PAGE:
For example, in the output of captfilter if you see: a0 c0 06 01 20 53 0f 00 ff

Do you read it as Command: 0xC0A0 Packet Size: 0x0106 Bitstream: 20 53 0f 00 ff => 00100000 01010011 00001111 00000000 (aka copy 53 0f 00 ff to output) ?

agalakhov commented 2 years ago

The stream is little-endian. My code tries to be machine-endianess-agnostic. The stream is always read byte-by-byte. Then, if we need an integer value of more than one byte, it is assembled in little-endian byte order.

That is, if we have

0x01 0x02 0x03 0x04 0x05 0x06

and have to interpret it as

byte, int16, byte, byte, byte

we get

0x01 0x0302 0x04 0x05 0x06

on both little-endian and big-endian machines. Hope this answered your question.

mounaiban commented 2 years ago

We may have discovered a few more things about the SCoA format, particularly a few new opcodes and the usage of the line buffer.

Long Repeat only Command

101aaaaa 10aaa000 :a:

This command appears to repeat operand A into the line buffer, without any uncompressed suffix. It might have the same effect as Long Repeat and Short Copy 101aaaaa 00aaabbb :a: :b: where bbb == 0b000.

Line Buffer Usage

Boichat's SPECS document doesn't contain a detailed explanation of how the line buffer works, but it mentions 0x41 as End of Line (don't change the buffer). This is also confirmed in @ra1nst0rm3d's disassembly (see previous comments).

Here's how I think the SCoA line buffer works:

There is a single buffer of N bytes, where N is declared in byte 26 & 27 in the very last 0xD0A0 command.
Opcodes can only manipulate the buffer directly.
The buffer is not set to an initial value at the start of a page, just allocated. An empty line must be manually zeroed with a series of Long Repeat 0x00's. Just three opcodes can cover a line on A4 :smiley:
A 0x41 command dumps the line buffer into the output, thus issuing multiple 0x41's in a row repeats a line.
You don't have to describe the whole line, just end it early with a 0x41 if nothing has changed past the current pixel column in any previous lines :smiley:
You can seek to a position in the buffer with special opcodes.

Here are some things I don't know:

a. What is printed when you do a 0x41 before zeroing out the buffer?

b. What happens if one fails to 0x41 before inserting too many bytes into the line buffer?

c. Does the buffer pointer reset to zero after a 0x41?

Line Buffer Pointer Opcodes and Delta Encoding

There are a few extra opcodes that cause the pointer to skip towards the right, but I don't yet know the exact format of the opcodes.

As far as I can tell, there are two "skip right and place raw byte" opcode (one short one long) and one "skip right only"

These opcodes are used to implement some kind of delta encoding when a line is similar to the previous one; instead of encoding the entire line, you can seek to where the line changed and patch.

mounaiban commented 2 years ago

@agalakhov Thanks, I understand it now that there's nothing to flip in the bitstream/payload.

ra1nst0rm3d commented 2 years ago

@mounaiban About three opcodes for A4 line buffer. It's looks like this?

THE PROBLEM: In the SCoA format thread, what byte order is used to assemble an integer value of more than one byte from the stream?

INFORMATION PROVIDED:
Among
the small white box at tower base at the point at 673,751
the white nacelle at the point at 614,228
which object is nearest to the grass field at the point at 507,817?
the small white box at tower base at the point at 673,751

THE COMPLETED TASK: Little-endian byte order.